> _Text section_:
-=-=-

But the process wasn’t easy for everyone. Adam, 35, a regular gig-goer, was hoping to buy tickets to see Swift in Edinburgh with his fiancée, but ran into glitches on the AXS website. When he finally did get through, the only available tickets were “the extortionate VIP packages”, which go up to £600. Adam had hoped to spend about £80 a ticket, and as he tried to see if there were any left at that price, the site “kicked us out” because it suspected him of being a bot. He tried again later that day and experienced the same thing. “I’ve bought tickets for numerous gigs and festivals,” Adam said, “and I’ve never encountered anything so disorganised and poorly thought out. It was my first time trying to see Taylor live and if this is how it is trying to get tickets, then I don’t think I’ll be trying again in the future.”

Helen also had an arduous time over her three dedicated ticket-buying days. She is eligible for easy access, for people with disabilities or limited mobility, but these tickets weren’t available to buy online. She instead spent several hours dialling and redialling a Wembley Stadium phone number, using both her and her partner’s phone, until she was put on hold, where she waited for three hours. When she got through she bought a £130 ticket for a seat at the back of the stadium.

The next day she “treated herself” to VIP seats for the tour’s closing night at Wembley Stadium, “to get the seats that I wanted, and to have the merch for my collection”. (VIP packages include Taylor Swift prints, a commemorative tote bag, a collectable pin, sticker and postcard set, a souvenir concert ticket, and a “special” VIP tour laminate and matching lanyard.) “They were an absolute fortune,” Helen admitted. At face value each ticket was £599. The total for two tickets was £1,327.65, including more than £125 in fees.

Each of the Swifties I spoke to for this article acknowledged the expense of the tickets they had bought, but knew too of the huge cost of putting on a Taylor Swift concert and the many people involved in such a production. At least dynamic or surge pricing – where prices increase according to demand – was not in play here as it has been for previous Swift tours, said Sam. It shows that the artist cares about her fans, as does the sheer length of the show she puts on.

-=-=-

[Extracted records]
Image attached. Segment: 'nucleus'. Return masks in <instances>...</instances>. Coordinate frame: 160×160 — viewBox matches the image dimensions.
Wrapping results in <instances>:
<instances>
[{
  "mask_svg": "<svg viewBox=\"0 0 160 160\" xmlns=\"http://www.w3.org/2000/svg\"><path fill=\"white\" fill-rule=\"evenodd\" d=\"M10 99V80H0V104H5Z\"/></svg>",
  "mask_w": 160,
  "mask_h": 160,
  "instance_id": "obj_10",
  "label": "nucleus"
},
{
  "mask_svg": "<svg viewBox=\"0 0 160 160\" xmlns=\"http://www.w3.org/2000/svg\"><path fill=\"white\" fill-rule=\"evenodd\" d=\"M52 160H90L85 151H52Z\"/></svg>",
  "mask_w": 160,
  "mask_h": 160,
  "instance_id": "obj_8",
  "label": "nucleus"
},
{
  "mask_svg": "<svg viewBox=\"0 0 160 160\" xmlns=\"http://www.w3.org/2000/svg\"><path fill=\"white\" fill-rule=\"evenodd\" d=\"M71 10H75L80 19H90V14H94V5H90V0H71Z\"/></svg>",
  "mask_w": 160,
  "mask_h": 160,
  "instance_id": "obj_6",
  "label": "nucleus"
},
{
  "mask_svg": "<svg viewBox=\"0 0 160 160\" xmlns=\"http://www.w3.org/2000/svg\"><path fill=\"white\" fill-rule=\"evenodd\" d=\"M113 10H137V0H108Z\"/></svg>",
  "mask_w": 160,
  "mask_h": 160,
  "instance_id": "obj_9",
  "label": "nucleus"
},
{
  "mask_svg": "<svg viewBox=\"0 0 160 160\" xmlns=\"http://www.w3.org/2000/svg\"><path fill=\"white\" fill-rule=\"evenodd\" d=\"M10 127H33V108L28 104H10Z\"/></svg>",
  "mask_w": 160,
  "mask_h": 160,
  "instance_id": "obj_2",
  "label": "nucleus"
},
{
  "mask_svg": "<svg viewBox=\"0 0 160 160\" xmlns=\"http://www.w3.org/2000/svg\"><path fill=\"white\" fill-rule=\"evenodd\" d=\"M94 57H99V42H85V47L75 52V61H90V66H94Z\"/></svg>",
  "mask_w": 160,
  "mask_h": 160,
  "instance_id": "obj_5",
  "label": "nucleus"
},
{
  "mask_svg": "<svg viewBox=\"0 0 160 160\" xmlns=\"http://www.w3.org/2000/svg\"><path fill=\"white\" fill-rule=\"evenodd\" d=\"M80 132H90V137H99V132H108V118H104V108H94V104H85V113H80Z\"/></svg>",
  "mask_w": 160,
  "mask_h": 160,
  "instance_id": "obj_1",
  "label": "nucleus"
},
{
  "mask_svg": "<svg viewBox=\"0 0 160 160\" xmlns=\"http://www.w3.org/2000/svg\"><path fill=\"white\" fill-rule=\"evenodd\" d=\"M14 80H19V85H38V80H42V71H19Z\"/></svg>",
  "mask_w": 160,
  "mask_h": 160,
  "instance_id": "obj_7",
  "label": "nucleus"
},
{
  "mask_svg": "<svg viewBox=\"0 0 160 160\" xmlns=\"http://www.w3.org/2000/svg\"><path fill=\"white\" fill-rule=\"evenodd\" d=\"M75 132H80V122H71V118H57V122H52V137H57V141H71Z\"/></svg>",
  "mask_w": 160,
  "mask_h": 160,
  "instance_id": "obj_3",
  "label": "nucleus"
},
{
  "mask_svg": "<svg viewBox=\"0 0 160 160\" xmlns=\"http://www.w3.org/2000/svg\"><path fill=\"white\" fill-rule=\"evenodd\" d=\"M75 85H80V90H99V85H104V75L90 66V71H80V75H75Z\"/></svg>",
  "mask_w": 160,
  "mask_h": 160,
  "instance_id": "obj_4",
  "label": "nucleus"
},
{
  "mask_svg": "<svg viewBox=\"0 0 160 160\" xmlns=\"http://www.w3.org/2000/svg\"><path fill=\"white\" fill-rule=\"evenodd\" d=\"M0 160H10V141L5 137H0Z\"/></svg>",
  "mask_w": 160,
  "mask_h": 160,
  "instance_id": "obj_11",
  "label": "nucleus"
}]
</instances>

-=-=-

> _Task 1_: In the piece on buying Taylor Swift tickets, what was the price of the ticket Helen bought after waiting on hold?
> _Task 2_: Pick up the piece on buying Taylor Swift tickets after its final sentence and continue writing it.

> _Answer 1_: £130

> _Answer 2_:
Every fan I spoke to agreed that the biggest problem with the ticket sales for this tour, and the concert industry in general, is touting. “Even though Taylor’s got more money than she needs, I would rather Taylor have my money than a tout have my money,” said Helen. “That offends me far more than the cost of VIP tickets or anything else.”

When I browsed the secondary ticketing website StubHub on Monday 17 July – on the first day of the Eras tour general sale – I found a front standing ticket, face value £172, being sold for £7,988. This was just one of countless tickets available to buy from touts for many multiples of the original cost. The Eras ticket sale was designed to prioritise fans, but when some Swifties weren’t able to find tickets and tickets are being resold at inflated prices, the system cannot have served its purpose. Ticketmaster did not respond to the New Statesman’s request for a comment about its measures to prevent touts purchasing tickets.

Sam Fletcher, 49, a father of three from London, felt “tempted” by the secondary market. While his nine-year-old daughter managed to get a Swift ticket through friends, his older daughters, aged 16 and 18, were unsuccessful. He observed “palpable frustration and jealousy” from the older two. “I felt so sorry for them,” he said. “I was looking at tickets on resale sites, and had to talk myself down: ‘Should I really spend £600 on a ticket?’ I was torn between making their year by spending an awful lot of money, and then having this reality check.”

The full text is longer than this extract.